### [Prompt]
Exact copies of all the entries below are expected in the answer.

### [Records shown]
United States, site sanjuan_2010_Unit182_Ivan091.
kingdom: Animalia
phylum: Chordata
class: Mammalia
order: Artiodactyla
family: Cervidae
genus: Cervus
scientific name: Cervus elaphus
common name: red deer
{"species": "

### [Task response]
United States, site sanjuan_2010_Unit182_Ivan091.
kingdom: Animalia
phylum: Chordata
class: Mammalia
order: Artiodactyla
family: Cervidae
genus: Cervus
scientific name: Cervus elaphus
common name: red deer
{"species": "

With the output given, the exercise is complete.